Maths & Music #3: Music, word combinatorics and computer improvisation, by Marc Chemillier

Much closer to home, Joseph Fourier (1768-1830) laid the foundations of harmonic analysis by studying certain periodic signals such as sound waves. In the 20th century, the development of computer science introduced a completely new field of mathematical study of music, with very powerful concepts such as word combinatorics, which we will discuss here. These enable us to design musical software that radically changes the way we make music.

In theoretical computer science, we study sequences of symbols called words on an alphabet. These are abstract symbols that can be actions to be executed in a program when it comes to computer science, but also musical notes or any other object, depending on the field of application studied. This concept is well suited to describing the succession of events within a musical sequence, just as it is to describing and controlling the sequence of syntactic units in a language from a computational linguistics perspective.

When it comes to sequences of symbols, one of the simplest things you can think of is the repetition of elements in the sequence. For example, a "square" is the repetition of a pattern stated twice consecutively as (abc)(abc). Can we construct a sequence with a two-letter alphabet a and b that contains no squares? We start by placing an a. We can't place a second one, because we'd have the square (a)(a), so we place a b to form ab. Next, we must place an a to form aba, otherwise we'd have the square (b)(b). You can't extend aba, because if you place an a, the square (a)(a) appears, and if you place a b, the square (ab)(ab) appears. We've just proved that it's impossible to construct a word without a square if the alphabet has only two letters. However, it is possible as soon as the alphabet has at least three letters. With two letters, it's possible to construct words without a cube (i.e., without a pattern stated three times consecutively). Norwegian mathematician Axel Thue (1863-1922) discovered one such cube that extends to infinity. He described it in a 1912 paper considered to be the foundation of word combinatorics, along with another paper by him dating from 1906.

In music, the succession of all available notes, ascending or descending, produces what's known as a scale. For example, the succession of white keys on a piano is the diatonic scale (starting from the note C). It has very special mathematical properties, linked to the fact that the black keys separating the white keys are placed irregularly, two on one side and three on the other. In fact, if we consider the intervals between the white keys, we have two semitones between C and D, then two semitones between D and E, but only one semitone between E and F. On all the white keys of the keyboard, we obtain the interval sequence 2212221, which is a word on the alphabet with two symbols 1 and 2. This word has the following remarkable property: there is a rotation 2221221 which is palindrome if its two initial and final symbols 2(22122)1 are removed. In fact, the bracketed pattern 22122 gives the same succession of digits in either direction.

> **Tasks for this exercise**:
a – Can you pull out every row below that contains the word "distance"?
b – Could you carry on the article about music and word combinatorics, picking up right after its last sentence?

> **Records to use**:
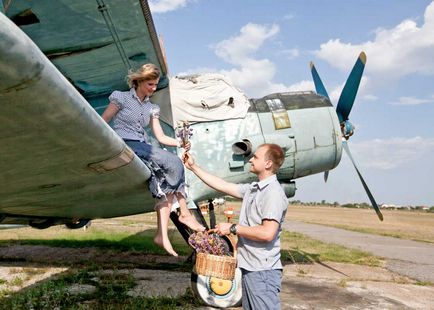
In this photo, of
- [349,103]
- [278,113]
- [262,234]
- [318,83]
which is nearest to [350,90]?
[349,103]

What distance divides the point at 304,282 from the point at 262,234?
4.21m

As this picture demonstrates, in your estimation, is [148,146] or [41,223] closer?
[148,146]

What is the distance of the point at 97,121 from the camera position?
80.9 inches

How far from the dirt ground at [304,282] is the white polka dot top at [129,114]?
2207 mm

==

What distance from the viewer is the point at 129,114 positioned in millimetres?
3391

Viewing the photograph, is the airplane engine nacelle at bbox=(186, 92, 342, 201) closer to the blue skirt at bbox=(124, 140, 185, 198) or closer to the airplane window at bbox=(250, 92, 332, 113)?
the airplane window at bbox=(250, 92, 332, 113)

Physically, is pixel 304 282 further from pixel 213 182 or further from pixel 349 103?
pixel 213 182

> **Results in order**:
a –
What distance divides the point at 304,282 from the point at 262,234?
What is the distance of the point at 97,121 from the camera position?
What distance from the viewer is the point at 129,114 positioned in millimetres?

b –
What's even more surprising is that a similar property is obtained by taking the complementary keys, i.e. those that are black. The corresponding scale interval sequence called pentatonic is the word 23223 on alphabet 2 and 3. Here again, there is a rotation 22323 which is palindrome, except for the first and last symbols 2(232)3. But that's not all: the same phenomenon can also be observed in rhythm. You're probably familiar with the song "Djadja" by Aya Nakamura. It's based on a rhythm called reggaeton, very common in today's popular music, which can be written 332 (two dotted eighth notes followed by one eighth note). It's also the rhythm of the "Bande organisée" rap. It comes from a family of asymmetrical African rhythms that have been studied by ethnomusicologist Simha Arom 332, 32322, 3223222 and so on. What do these rhythms have in common? They can all be written as 32ⁿ32ⁿ⁺¹, if 2ⁿ is the sequence of 2s repeated n times. They contain a very long square (32ⁿ)(32ⁿ), but their distribution is asymmetrical because there's an extra 2 on the right, extending the second occurrence of the square. All these words are palindromes when the two symbols at the ends 3(2ⁿ32ⁿ)2 are removed.

In mathematics, these rhythms or scales are related to what are known as Christoffel words, in honor of the mathematician Elwin Christoffel (1829-1900), who first studied them in an 1875 article in which he observed their palindrome character. It is astonishing to find these sequences in fields as varied as Western scales and African rhythms, all the more so as the latter are based on a strictly oral tradition. The study of such unwritten structures is the subject of ethnomathematical research. There are two opposing approaches in this field. One, based on the decolonization of knowledge, considers that these structures cannot be compared with those of the written tradition, because they appear in contexts that are too different. The other, more universalist, view is that the same structures appear because the combinatorial principles on which they are based are the same, whether in terms of alternating intervals in the scale, or durations in the rhythms. This is the second point of view adopted in this article.

Let's turn now to the music creation software we talked about at the beginning. One of the revolutions in artificial intelligence in recent decades has been the development of machine learning algorithms. In music, a computer can capture a musician's playing and then, based on this data, create music all by itself.  One of the reasons for this prodigy is that the recorded data already contains an enormous amount of implicit musical knowledge, such as the musician's phrasing, timbre, articulation and expression. A similar situation arose with sampling, which made it possible to recycle musical fragments that were themselves already highly elaborate. But with learning-based artificial intelligence, this phenomenon is multiplied tenfold by its generative dimension.

The most widely studied models at present are those of deep learning based on connectionist networks, but other simpler symbolic models, less costly in terms of computing resources, can prove to be extremely effective. One of the first generative models based on transition probabilities was introduced in 1913 by Andrei Markov (1856-1922) in connection with a statistical study of a literary text.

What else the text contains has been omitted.